Unless, of course, you're Daily Mail Columnist Sarah Vine, who tweeted intemperately after watching Perfect Planet, a programme which is explicitly about the planet we live on and all the forces that act upon it. 

Tuned in to watch a bit of david Attenborough but am now being subjected to propaganda. Yes, I know: humanity is an evil plague on the planet. But can I just look at some elephants please? #PerfectPlanet

 Poor old David Attenborough, he can't bloody win, can he?

Now, there's a fair bit to unpack here. What, precisely, did she expect from it? The trailers have made it pretty clear what it's about. Then there's the dismissive "yes I know" which implies she means anything but. But the biggest give-way here was the word "propaganda". As if telling the truth is now akin to trying to brainwash people.

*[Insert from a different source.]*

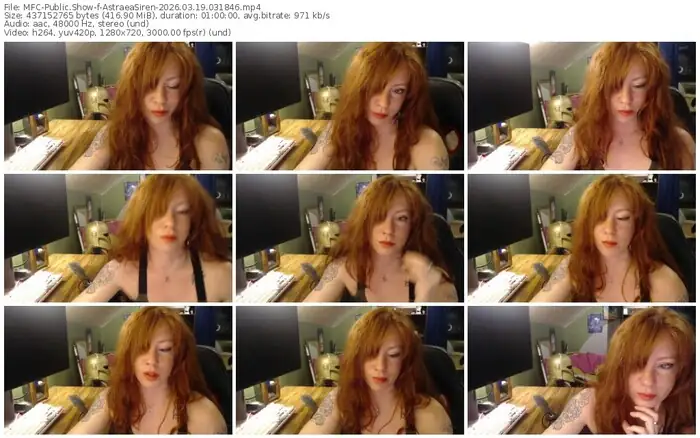 myfreecams-astraeasiren-03-19-2026-03-18-46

I know we live in a post-truth age, but it's slightly surprising to see reportage by one of the world's most highly respected broadcasters described in such a manner, as though Attenborough were Leni Riefenstahl. Perhaps I shouldn't be surprised by this linen from a woman whose husband, Michael Gove, routinely vets Freedom of Information requests, only granting them to newspapers he deems friendly, and once refused to answer questions from a C4 news reporter by saying that he was pursuing "a left-wing agenda". But having got used to this sort of truth-twisting from HMG, it's still a bit of a shock to see it applied to someone as unimpeachable as Sir David.

The replies, as is so often the case, were eyebrow-raising and instructive. Some called for a "balanced argument" as if the debate were still a live thing. One complained of "being lectured at for being alive." All told, there was a palpable sense of grievance that the BBC were screening something showing the world as it is, not as the respondents would wish it to be.

This ostrich tendency is, I think, one of the things most hampering the movement towards a zero emission world. This bunch of snowflakes had a fit of pearl-clutching at the mildest suggestion that they might need to alter their lifestyle a little, and their first instinct was to lash out. At David. Attenborough. Copper-bottomed, Navy-Strength, certified national treasure Sir David Attenborough. 

Because there aren't any easy ways out of this mess, no matter how much dishonest politicians like to pretend that there is. It will involve a change of lifestyle. Less driving, less red meat, less flying, less new stuff. Reduce, reuse, recycle. But the second that gets brought up the entitled whining babies that make up a significant proportion of our population throw their (plastic) toys right out of the pram. 

More curiously, Vine, who despite all appearances to the contrary, isn't stupid, must have known what the programme was about. Watching it and then complaining about it is a bit like watching It's a Sin and then saying "I don't mind the gays, but why do they have to flaunt it?" It smacks of spoiling for a fight, and at a time when the BBC is being assailed on all sides by the cultural barbarians who make up the majority of the right-wing press, Vine's jibes are on-brand, opening up yet another front in the forever war between public service and those who seek to monetise everything. Why shouldn't the programme just be a parade of lovely elephants? It's only lefties who think that they're going to die out. Maybe you could put some of them in hats, that'd be nice. That's what they'd do on Disney plus, and at a reasonable price, too.